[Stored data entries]
·····
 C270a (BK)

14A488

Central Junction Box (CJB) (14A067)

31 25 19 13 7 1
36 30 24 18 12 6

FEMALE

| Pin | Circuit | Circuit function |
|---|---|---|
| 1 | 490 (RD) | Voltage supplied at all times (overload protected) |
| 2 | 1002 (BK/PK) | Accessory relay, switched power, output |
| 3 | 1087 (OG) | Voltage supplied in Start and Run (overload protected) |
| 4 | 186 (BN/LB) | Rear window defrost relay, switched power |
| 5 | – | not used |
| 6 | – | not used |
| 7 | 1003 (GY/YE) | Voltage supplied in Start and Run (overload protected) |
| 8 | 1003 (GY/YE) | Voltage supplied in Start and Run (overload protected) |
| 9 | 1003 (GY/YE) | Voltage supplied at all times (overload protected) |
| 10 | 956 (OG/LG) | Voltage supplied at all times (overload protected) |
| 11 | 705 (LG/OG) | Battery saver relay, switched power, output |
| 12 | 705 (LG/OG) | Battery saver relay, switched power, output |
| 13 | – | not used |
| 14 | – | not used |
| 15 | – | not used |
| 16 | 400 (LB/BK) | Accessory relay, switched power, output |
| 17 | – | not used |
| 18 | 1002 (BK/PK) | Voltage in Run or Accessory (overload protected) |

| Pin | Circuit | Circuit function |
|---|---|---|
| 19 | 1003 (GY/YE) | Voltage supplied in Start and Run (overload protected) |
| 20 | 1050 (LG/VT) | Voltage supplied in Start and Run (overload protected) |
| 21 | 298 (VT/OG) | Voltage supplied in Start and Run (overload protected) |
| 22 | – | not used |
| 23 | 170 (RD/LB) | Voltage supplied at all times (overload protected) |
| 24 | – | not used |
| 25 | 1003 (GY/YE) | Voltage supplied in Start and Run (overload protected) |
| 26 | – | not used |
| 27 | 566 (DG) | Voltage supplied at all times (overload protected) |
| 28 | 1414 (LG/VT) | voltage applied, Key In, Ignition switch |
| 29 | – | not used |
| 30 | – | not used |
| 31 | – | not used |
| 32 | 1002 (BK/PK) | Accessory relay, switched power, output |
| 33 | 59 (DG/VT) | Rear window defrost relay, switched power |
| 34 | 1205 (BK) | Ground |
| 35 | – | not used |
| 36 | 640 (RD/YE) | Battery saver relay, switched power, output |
·····
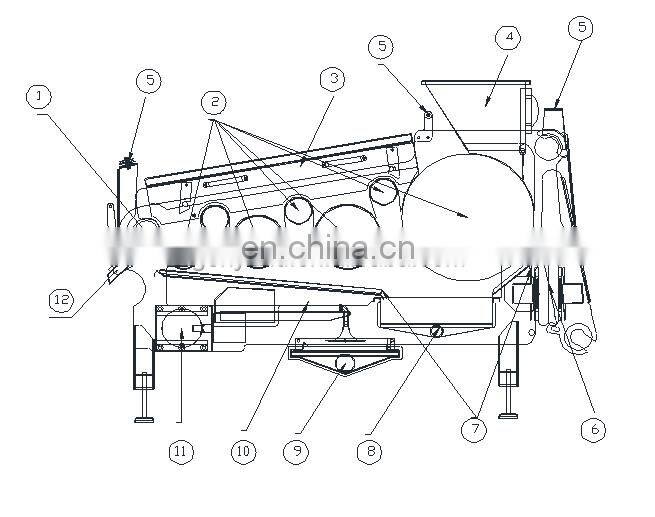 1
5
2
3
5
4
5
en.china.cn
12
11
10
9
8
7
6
·····
→ Exercise prompt: The answer must consist of every line above that holds the string "saver", copied exactly.

→ Solution for this problem:
| 11 | 705 (LG/OG) | Battery saver relay, switched power, output |
| 12 | 705 (LG/OG) | Battery saver relay, switched power, output |
| 36 | 640 (RD/YE) | Battery saver relay, switched power, output |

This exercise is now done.